= Problem =
Copy every record exactly as it stands. Leave the pictures out.

(Stored items from a collection)

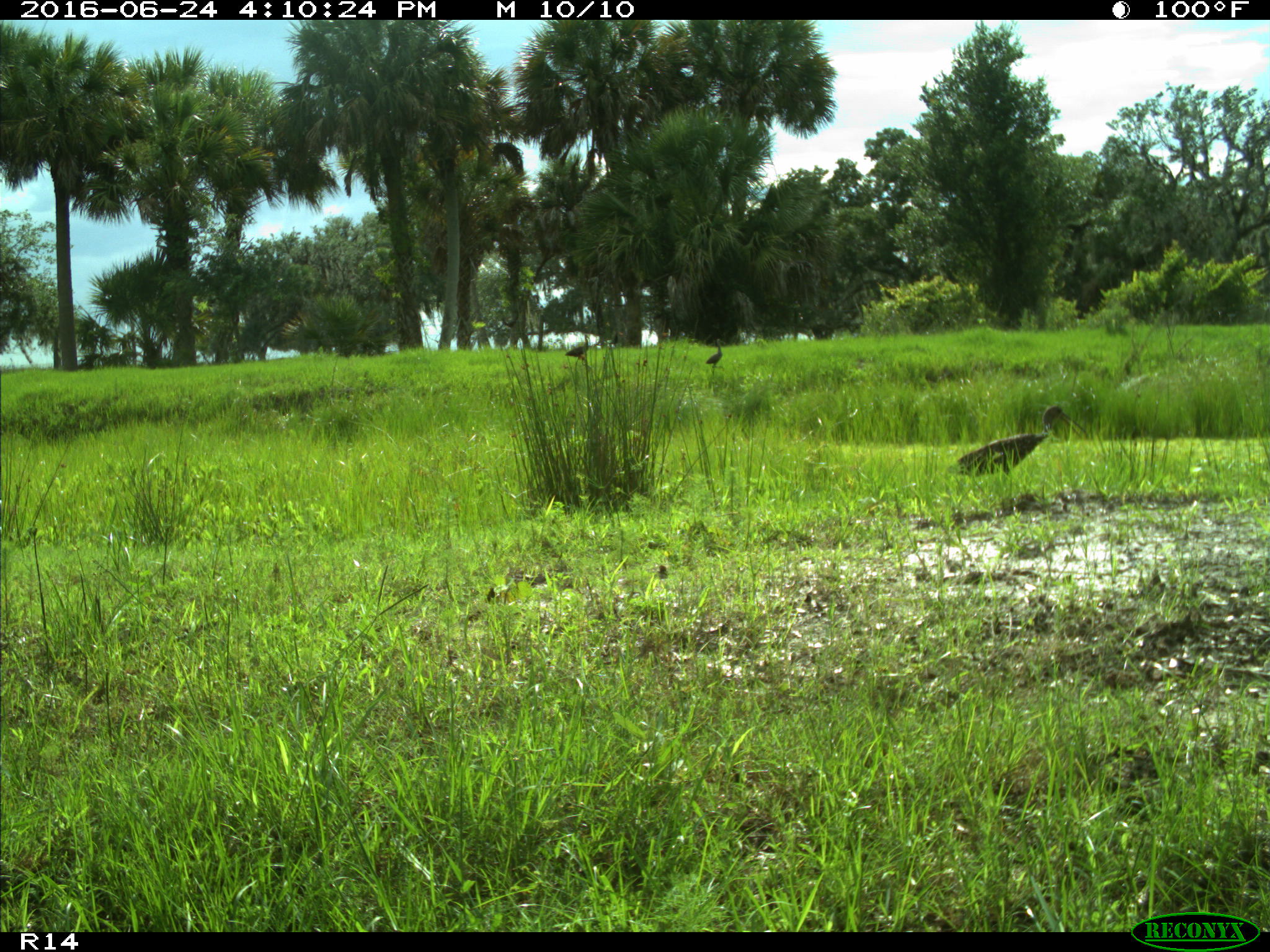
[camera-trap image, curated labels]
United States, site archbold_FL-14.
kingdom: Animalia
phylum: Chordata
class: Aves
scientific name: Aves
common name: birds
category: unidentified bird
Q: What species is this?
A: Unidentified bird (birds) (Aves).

= Solution to this exercise =
[camera-trap image, curated labels]
United States, site archbold_FL-14.
kingdom: Animalia
phylum: Chordata
class: Aves
scientific name: Aves
common name: birds
category: unidentified bird
Q: What species is this?
A: Unidentified bird (birds) (Aves).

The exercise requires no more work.